DOCUMENT TEXT:
■ ■ ■ ■ ■ ■ ■

10th Grumbling – by Miriam & Aaron

      

Num 12:1-5 Miriam and Aaron began to talk against Moses because of his Cushite wife, for he had married a Cushite. "Has the LORD spoken only through Moses?" they asked. "Hasn't he also spoken through us?" And the LORD heard this. (Now Moses was a very humble man, more humble than anyone else on the face of the earth.) At once the LORD said to Moses, Aaron and Miriam, "Come out to the Tent of Meeting, all three of you." So the three of them came out. Then the LORD came down in a pillar of cloud; he stood at the entrance to the Tent and summoned Aaron and Miriam.

  • Miriam and Aaron give way to temptation and pride and God holds them accountable.

 

Num 12:9-16 The anger of the LORD burned against them, and he left them. When the cloud lifted from above the Tent, there stood Miriam--leprous, like snow. Aaron turned toward her and saw that she had leprosy; and he said to Moses, "Please, my lord, do not hold against us the sin we have so foolishly committed. Do not let her be like a stillborn infant coming from its mother's womb with its flesh half eaten away." So Moses cried out to the LORD, "O God, please heal her!" The LORD replied to Moses, "If her father had spit in her face, would she not have been in disgrace for seven days? Confine her outside the camp for seven days; after that she can be brought back." So Miriam was confined outside the camp for seven days, and the people did not move on till she was brought back. After that, the people left Hazeroth and encamped in the Desert of Paran .

  • God's anger against this foolish couple is strong but He simply moves away from them!
  • When the cloud lifts Miriam appears leprous. It is an obvious judgment.
  • Moses intercedes for her and the Lord allows he respite but only after a week's exclusion.
  • It is a salutary lesson but the couple both survive it! God has been merciful.
11th Grumbling – At giants in the land

    

Num 13:1-3 The LORD said to Moses, "Send some men to explore the land of Canaan , which I am giving to the Israelites. From each ancestral tribe send one of its leaders." So at the LORD's command Moses sent them out from the Desert of Paran . All of them were leaders of the Israelites.

  • The Lord initiates the spying out of the Promised Land.
  • We may wonder why He did it when he surely knew what the result would be but the truth is that the Lord only knows what the future will be because He sees in the future what does happen and he has to allow it to happen to give them the chance to rise in faith.

 

Num 13:26-32 They came back to Moses and Aaron and the whole Israelite community at Kadesh in the Desert of Paran. There they reported to them and to the whole assembly and showed them the fruit of the land. They gave Moses this account: "We went into the land to which you sent us, and it does flow with milk and honey! Here is its fruit. But the people who live there are powerful, and the cities are fortified and very large. We even saw descendants of Anak there. The Amalekites live in the Negev; the Hittites, Jebusites and Amorites live in the hill country; and the Canaanites live near the sea and along the Jordan." Then Caleb silenced the people before Moses and said, "We should go up and take possession of the land, for we can certainly do it." But the men who had gone up with him said, "We can't attack those people; they are stronger than we are." And they spread among the Israelites a bad report about the land they had explored. They said, "The land we explored devours those living in it. All the people we saw there are of great size.

  • The reports are mixed. It is a land of plenty but there are occupants.
  • This requires faith, the belief that God is with them and if He says they can do it, then they can do it. This is Caleb's position. Unfortunately the majority don't agree.

■ ■ ■ ■ ■ ■ ■

Collected data
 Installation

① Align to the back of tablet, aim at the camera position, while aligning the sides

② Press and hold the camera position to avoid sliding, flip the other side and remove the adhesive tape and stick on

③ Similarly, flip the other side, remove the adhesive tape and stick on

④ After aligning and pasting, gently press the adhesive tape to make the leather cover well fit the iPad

■ ■ ■ ■ ■ ■ ■

TASKS TO COMPLETE:
(a) Using the commentary on Numbers, reproduce everything from "11th Grumbling –" down to "of the Israelites.".
(b) In the commentary on Numbers, at what place did the men who explored Canaan come back to Moses and Aaron?
(c) The commentary on Numbers asks why the Lord started the spying out of the Promised Land when He surely knew the result. Explain the answer it gives.

EXERCISE SOLUTIONS:
(a)
11th Grumbling – At giants in the land

    

Num 13:1-3 The LORD said to Moses, "Send some men to explore the land of Canaan , which I am giving to the Israelites. From each ancestral tribe send one of its leaders." So at the LORD's command Moses sent them out from the Desert of Paran . All of them were leaders of the Israelites.

(b) They came back at Kadesh in the Desert of Paran.

(c) The commentary says the Lord knows the future only because He sees in it what does happen. He therefore has to allow events to happen, and He allowed this one to give the Israelites the chance to rise in faith.